Adam non lo guardò nemmeno allora. Temeva che sarebbe rimasto abbagliato se avesse fatto altrimenti. “Che cosa?”

“La tua ispirazione.”

“Io non ho trovato niente. Non ho ancora un sogno da inseguire, a differenza tua.”

Shiro scosse la testa. “No, qualcosa è successo,” insistette. “Sei diverso.”

“Perché? Perché ti ho difeso da un tipo che ti ha picchiato per voglia di farlo?” Domandò Adam esasperato. “Ti rendi conto di quello che è successo? Ti hanno preso di mira perché sei il migliore e la cosa non ti tocca.

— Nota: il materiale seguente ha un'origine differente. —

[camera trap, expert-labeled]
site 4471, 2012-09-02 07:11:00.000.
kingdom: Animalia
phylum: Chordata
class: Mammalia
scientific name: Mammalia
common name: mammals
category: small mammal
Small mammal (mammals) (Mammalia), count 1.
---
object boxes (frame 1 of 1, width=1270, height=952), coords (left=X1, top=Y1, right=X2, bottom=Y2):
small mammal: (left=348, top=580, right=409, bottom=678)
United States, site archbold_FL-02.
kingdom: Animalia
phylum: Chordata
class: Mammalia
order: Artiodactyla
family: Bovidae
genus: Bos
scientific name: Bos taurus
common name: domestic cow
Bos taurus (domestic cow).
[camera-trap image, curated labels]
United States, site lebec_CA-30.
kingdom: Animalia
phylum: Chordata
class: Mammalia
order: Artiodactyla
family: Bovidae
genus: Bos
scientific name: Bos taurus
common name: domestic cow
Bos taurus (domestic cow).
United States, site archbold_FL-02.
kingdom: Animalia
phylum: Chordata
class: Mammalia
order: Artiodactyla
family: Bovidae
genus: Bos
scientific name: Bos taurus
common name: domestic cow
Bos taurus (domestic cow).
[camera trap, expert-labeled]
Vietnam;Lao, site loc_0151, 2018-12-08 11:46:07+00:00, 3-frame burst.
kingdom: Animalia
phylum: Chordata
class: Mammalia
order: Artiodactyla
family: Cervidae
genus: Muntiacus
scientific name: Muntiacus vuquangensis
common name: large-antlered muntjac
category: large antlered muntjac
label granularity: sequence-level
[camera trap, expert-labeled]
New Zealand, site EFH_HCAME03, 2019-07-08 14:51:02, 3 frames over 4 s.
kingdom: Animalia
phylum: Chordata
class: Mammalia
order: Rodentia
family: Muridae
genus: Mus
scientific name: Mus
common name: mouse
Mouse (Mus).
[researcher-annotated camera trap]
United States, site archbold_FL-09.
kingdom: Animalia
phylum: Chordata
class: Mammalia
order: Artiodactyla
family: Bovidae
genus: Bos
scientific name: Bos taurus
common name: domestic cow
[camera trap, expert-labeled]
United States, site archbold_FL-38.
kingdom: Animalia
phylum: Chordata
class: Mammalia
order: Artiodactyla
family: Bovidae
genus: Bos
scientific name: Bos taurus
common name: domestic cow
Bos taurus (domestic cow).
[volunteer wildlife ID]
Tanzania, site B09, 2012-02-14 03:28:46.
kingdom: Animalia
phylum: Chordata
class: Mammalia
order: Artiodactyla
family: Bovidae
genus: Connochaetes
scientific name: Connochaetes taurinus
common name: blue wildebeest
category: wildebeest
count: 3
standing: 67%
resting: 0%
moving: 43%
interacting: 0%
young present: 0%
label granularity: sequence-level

Non sono io la questione qui, sei tu.”

Shiro scrollò le spalle. “Beh… Qualcuno mi ha detto che non devo chiedere scusa se sono il migliore,” disse. “E tu sei la parte più bella della storia, perciò…”

“Buon compleanno.”

“Eh?”

Shiro si accorse che Adam fissava l’orologio appeso al muro sopra la porta. Era mezzanotte.

“Per quanto buono possa essere,” aggiunse il giovane Sànchez.

Non si voltò a guardare Shiro ma sentì il suo sorriso addosso, come una carezza. “Grazie.”

Le loro mani si toccavano ancora, ma nessuno dei due ci fece caso.